窗外阳光明媚,和园子里青灰的色调截然不同;地势向下延伸至河谷,河谷另一侧群山莽莽;窗外有风,金黄的稻田随风起伏,一波波的稻浪美得像画一般。
我想,这个女人恐怕和我一样,意识到自己被困在这噩梦里,惊慌失措却只好强装镇定;又或许,她只是噩梦给我的一个试探。我想赌一把,因为我需要同伴。于是我不动声色轻轻回答:“是的,我知道。”
可是,我赌错了。
身侧的她嘴角扬起一个诡异的弧度,“你知道吗?”她的声音仍是轻轻的,“你朋友的儿子刚去世,你一定收到她的邮件了吧?可惜,你永远回不了她的邮件了,你觉得她会怎么想呢?把自己的痛苦撕开在你眼前却得不到一丁点儿的安慰?朋友?呵~”
她口中的我朋友,一面之缘后成了忘年交,只可惜她住在大洋彼岸,我们只能通过邮件往来,八十多岁的年纪却突闻噩耗,白发人送黑发人的痛,我不知道该怎么安慰她,可这群该死的怪物,竟然拿这事来打击我,我握紧拳头,愤怒从心底涌出,竟形成了实质!也是,这是梦,不受现实世界法则的制约!我眼底寒光一闪,挺好,那就让这里,也变成你们的噩梦吧!

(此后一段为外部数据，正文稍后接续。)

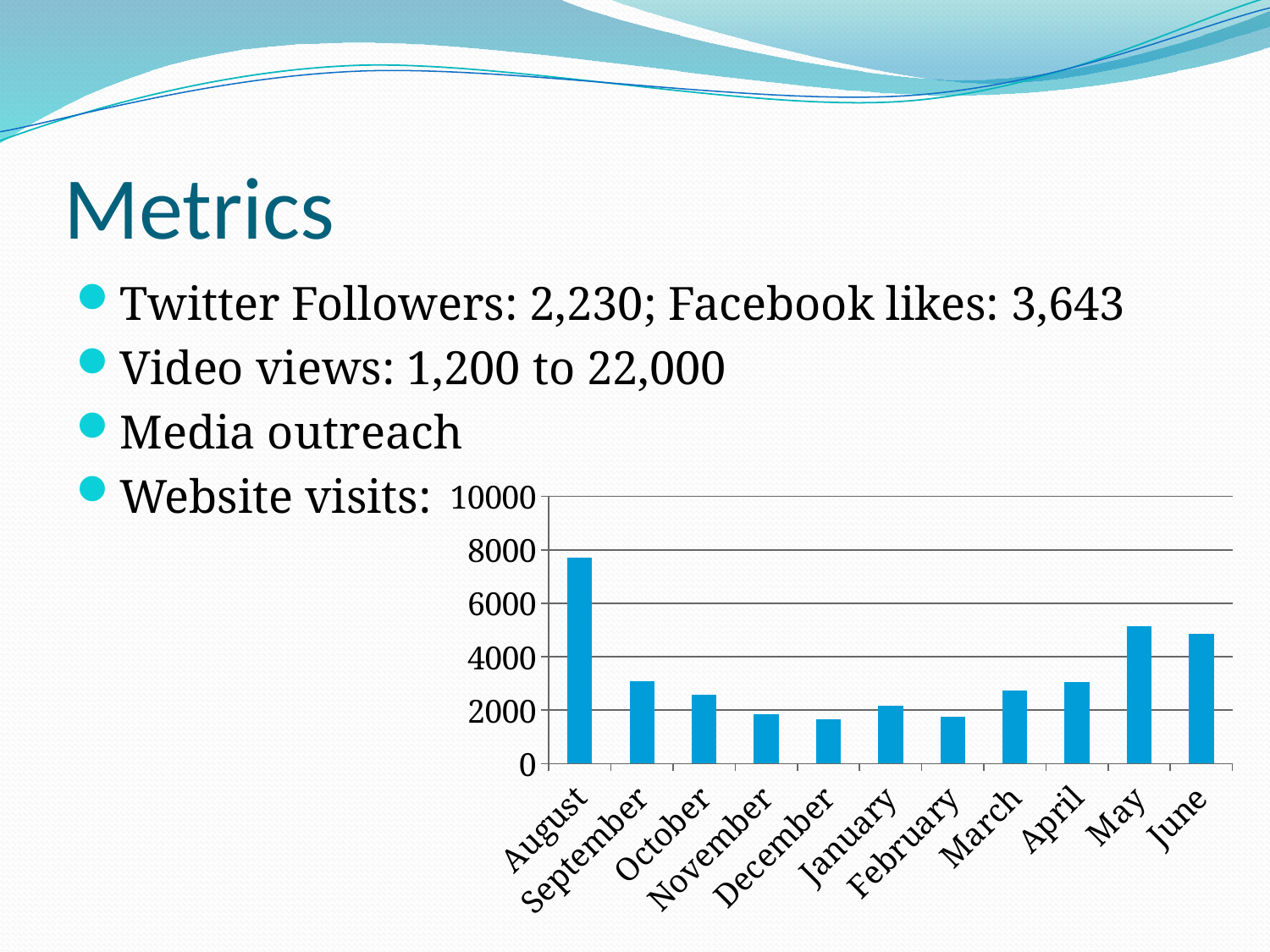
Do the values rise or fall from August to December? fall Is the value for September greater or less than 2000? greater How many months are shown on the x axis of the chart? 11 According to the slide text, what does the chart show? Website visits Is the value for November greater or less than 2000? less Which is larger, the value for March or the value for November? March Is the value for December greater or less than 2000? less Which month has the highest bar in the chart? August Which is larger, the value for August or the value for May? August What kind of chart is shown on the slide? bar chart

我双手一抡,手中的愤怒如两颗实心铁球,狠狠砸在身侧的她身上,看着她像纸片般瘫软在地上,我嘴角轻扬,开始吧!
原本低头坐在地上的“人类”,经此变故,纷纷起身向我跑来。原来不是追杀的人没有跟进来,我根本是进了他们的老巢!
不敢大意,心底源源不断的愤怒和毁灭的意念成了手中挥动的武器,所到之处闷哼不断,眼看围过来的“人”越来越多,我不再迟疑,拧过一个拿着枪的手臂,对我背后开了一枪,转过身从破损的窗口纵身而下!
完了,我肯定要摔成狗啃泥了。降落的过程我心想,然而转念一想,这是在梦里,我不应该害怕风,任何人都不应该害怕风!于是我张开双手,在触底之前身子猛然一顿,然后御风而行!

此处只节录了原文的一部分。